Suzuki’s DR Big is considered a cult classic. Powered by a liquid-cooled, four-stroke, single-cylinder engine, the DR Big originally came in the 750 S trim before the 800 S variant stormed the scene in 1990. Aside from the engine displacement increasing from 727cc to 779cc, the DR Big didn’t receive another significant update during its 12-year run—typical Suzuki. That task was left up to custom shops like Portugal’s Unik Edition Motorcycles, and the Moscavide-based garage resurrects the DR Big as a stylish scrambler.

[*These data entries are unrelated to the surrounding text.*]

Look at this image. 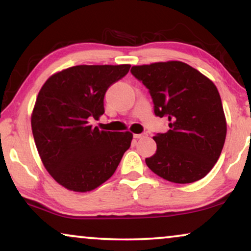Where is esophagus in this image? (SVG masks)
<instances>
[{"label":"esophagus","instance_id":"esophagus-1","mask_svg":"<svg viewBox=\"0 0 251 251\" xmlns=\"http://www.w3.org/2000/svg\"><path fill=\"white\" fill-rule=\"evenodd\" d=\"M133 137H135L136 139H140V138H144V137H146V133H135Z\"/></svg>","mask_w":251,"mask_h":251}]
</instances>
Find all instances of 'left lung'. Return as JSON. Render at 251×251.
Segmentation results:
<instances>
[{"label": "left lung", "instance_id": "8db88e82", "mask_svg": "<svg viewBox=\"0 0 251 251\" xmlns=\"http://www.w3.org/2000/svg\"><path fill=\"white\" fill-rule=\"evenodd\" d=\"M149 89L154 113L167 118L169 130L156 133V152L147 167L177 184L197 181L212 169L226 138V119L219 92L207 76L183 61L132 66Z\"/></svg>", "mask_w": 251, "mask_h": 251}]
</instances>
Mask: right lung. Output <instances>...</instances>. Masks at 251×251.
<instances>
[{"instance_id":"obj_1","label":"right lung","mask_w":251,"mask_h":251,"mask_svg":"<svg viewBox=\"0 0 251 251\" xmlns=\"http://www.w3.org/2000/svg\"><path fill=\"white\" fill-rule=\"evenodd\" d=\"M130 65H78L51 75L37 95L32 131L43 166L61 186L89 192L115 173L131 145L129 131L92 128L104 114L107 89Z\"/></svg>"}]
</instances>
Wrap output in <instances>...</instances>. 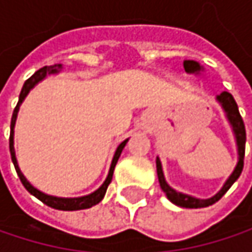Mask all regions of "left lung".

Presented with a neglected 1991 DR 800 S Big, shop founders Tiago Gonçalves and Luis Gonçalves (not related) new they could breathe new life into the aging dual-sport. While the DR Big series is a relic of ‘80s styling, the crew felt that ‘70s throwback would be more appropriate for the times.

1991 Suzuki DR 800 S Big
How It Started.
Unik Edition Scrambler: 1991 Suzuki DR 800 S Big - Profile, Left
How It's Going.

To achieve the stripped-down scrambler look, Unik Edition ripped off the rally-inspired fairings, square headlight, and goofy mirrors. A retrofitted Suzuki GN gas tank replaced the original fuel cell and a brown leather bench seat stepped in for the rugged enduro unit. Up front, a Marchal round headlight added to the groovy ‘70s vibe, and out back, a license plate/turn signals combo bracket tidied things up.

The custom looped subframe also called back to the scrambler’s heyday while the shortened mudguards spoke more to today’s aesthetics. A pair of streamlined side covers completed the DR Big’s transformation but the team didn’t stop with retro cosmetics. Tiago and Luis rebuilt the 21/17 wheelset and shod the hoops with Metzeler Karoo (front) and Mitas E-09 (front) rubber. A new one-into-two exhaust system and Arrow mufflers also added some modern-day performance.

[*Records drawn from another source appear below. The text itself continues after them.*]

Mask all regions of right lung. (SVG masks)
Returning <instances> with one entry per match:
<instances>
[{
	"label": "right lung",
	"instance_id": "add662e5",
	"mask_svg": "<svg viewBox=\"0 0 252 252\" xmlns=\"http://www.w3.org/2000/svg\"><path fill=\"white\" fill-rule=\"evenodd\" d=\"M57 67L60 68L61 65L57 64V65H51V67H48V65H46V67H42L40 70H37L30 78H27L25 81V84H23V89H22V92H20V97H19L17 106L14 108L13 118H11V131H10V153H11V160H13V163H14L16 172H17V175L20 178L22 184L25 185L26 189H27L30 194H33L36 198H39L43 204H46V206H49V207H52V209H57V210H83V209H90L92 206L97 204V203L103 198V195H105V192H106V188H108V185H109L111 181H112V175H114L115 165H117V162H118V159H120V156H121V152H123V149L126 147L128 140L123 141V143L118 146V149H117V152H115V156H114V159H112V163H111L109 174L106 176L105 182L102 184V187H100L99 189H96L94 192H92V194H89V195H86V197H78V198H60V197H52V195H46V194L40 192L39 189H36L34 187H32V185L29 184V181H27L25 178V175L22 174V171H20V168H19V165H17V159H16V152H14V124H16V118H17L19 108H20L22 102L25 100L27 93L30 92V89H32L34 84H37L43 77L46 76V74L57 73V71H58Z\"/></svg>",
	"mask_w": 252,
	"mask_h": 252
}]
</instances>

Gallery: Unik Edition Scrambler: 1991 Suzuki DR 800 S Big

With all the pieces in place, Unik Edition knew they had to find a way to spice up the build.

“A customer had this original but rusty DR 800, and said that he wanted something ‘cool’,” explained Tiago. “So I said, ‘why not do something more artistic’?”

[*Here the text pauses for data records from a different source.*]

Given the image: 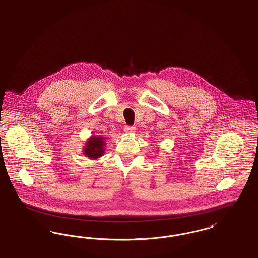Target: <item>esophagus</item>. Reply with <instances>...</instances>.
I'll use <instances>...</instances> for the list:
<instances>
[{
  "instance_id": "obj_1",
  "label": "esophagus",
  "mask_w": 258,
  "mask_h": 258,
  "mask_svg": "<svg viewBox=\"0 0 258 258\" xmlns=\"http://www.w3.org/2000/svg\"><path fill=\"white\" fill-rule=\"evenodd\" d=\"M135 130H136V128H135L134 126H130V125H126L125 127H124V131L126 132V133H134Z\"/></svg>"
}]
</instances>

That’s where visual artist Vasco Costa stepped in to add some extra panache. From the frame to the side covers, from the suspension linkage to the bash plate, Costa left (nearly) no surface unmarked. The new paint scheme gives the old Suzuki a new identity and a new lease on life. The DR Big may be a cult classic, but there’s no shame in adopting new trends.